Development of a 3D-printed Medication Label for the Blind and Visually Impaired.

Abstract: This study explored the potential of three-dimensional printing (3DP) technology in producing a three-dimensional (3D) medication label for blind and visually impaired (BVI) patients to ease their drug administration. Different variations of label wordings, dosing instructions, and medication identifiers were designed with reference to guidelines by the American Foundation for the Blind. Shapes and symbols were used as dosing instructions and medication identifiers to the patient's medical conditions. Prototype designs were created with common graphics computer-assisted drafting software and 3D-printed using acrylonitrile butadiene styrene as the polymer filament. Feedback was then obtained from five people with normal vision and four BVI persons. The initial prototype comprised four components, namely, medication name and strength, patient's name, dosing instruction, and medication identifier. A revised label comprising the latter two components was developed after feedback by BVI persons. Words were in all uppercase and regular font type, with a 5-mm center-to-center letter spacing. Elevation heights of the letters alternated between 1 mm and 1.5 mm. A half sphere represented the medication dose unit, while vertical lines and a horizontal center line with alternating elevation of arrowheads represented the frequency of administration and the medication's consumption in relation to food, respectively. Symbols based on target organs were used as medication identifiers. With rapid advancements in 3DP technologies, there is tremendous potential for producing 3D labels in patients' medication management.

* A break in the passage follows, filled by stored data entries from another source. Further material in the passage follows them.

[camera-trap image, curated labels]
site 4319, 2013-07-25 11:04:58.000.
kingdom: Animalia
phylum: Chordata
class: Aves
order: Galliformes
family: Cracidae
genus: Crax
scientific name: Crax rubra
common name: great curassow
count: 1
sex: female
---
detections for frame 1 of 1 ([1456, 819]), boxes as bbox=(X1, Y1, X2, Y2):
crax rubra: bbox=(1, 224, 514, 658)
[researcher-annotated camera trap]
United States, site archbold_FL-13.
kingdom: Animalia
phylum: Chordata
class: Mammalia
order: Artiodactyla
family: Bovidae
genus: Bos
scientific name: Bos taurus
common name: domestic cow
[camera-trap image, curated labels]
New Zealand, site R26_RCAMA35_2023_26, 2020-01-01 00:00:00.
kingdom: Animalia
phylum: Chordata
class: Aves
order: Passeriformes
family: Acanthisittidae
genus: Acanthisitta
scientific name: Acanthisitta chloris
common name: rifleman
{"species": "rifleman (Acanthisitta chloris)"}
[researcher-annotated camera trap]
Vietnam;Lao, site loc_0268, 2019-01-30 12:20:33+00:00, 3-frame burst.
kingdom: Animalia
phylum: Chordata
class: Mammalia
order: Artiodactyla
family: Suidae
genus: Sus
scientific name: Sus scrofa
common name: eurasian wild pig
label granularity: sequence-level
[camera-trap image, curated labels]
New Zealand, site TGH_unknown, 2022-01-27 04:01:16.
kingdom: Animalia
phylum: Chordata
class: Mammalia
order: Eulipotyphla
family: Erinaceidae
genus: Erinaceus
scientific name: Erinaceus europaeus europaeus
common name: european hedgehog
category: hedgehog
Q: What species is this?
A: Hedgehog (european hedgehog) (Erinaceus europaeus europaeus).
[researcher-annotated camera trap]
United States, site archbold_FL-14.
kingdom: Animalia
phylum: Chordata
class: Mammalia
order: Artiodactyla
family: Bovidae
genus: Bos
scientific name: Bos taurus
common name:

Enhanced skin permeation of a novel peptide via structural modification, chemical enhancement, and microneedles

Abstract: Hyperpigmentation is a common skin condition with serious psychosocial consequences. Decapeptide-12, a novel peptide, has been found to be safer than hydroquinone in reducing content of melanin, with efficacy up to more than 50% upon 16 weeks of twice daily treatment. However, the peptide suffers from limited transcutaneous penetration due to its hydrophilicity and large molecular weight. Therefore, decapeptide-12 was modified by adding a palmitate chain in an attempt to overcome this limitation. We also tested the effects of chemical penetration enhancers and microneedles to deliver two peptides through skin. Enhanced skin permeation was found using an in vitro human skin permeation model. Moreover, we examined peptide retention of different formulations in skin. Our data showed that palm-peptides in microneedle patch was the most effective.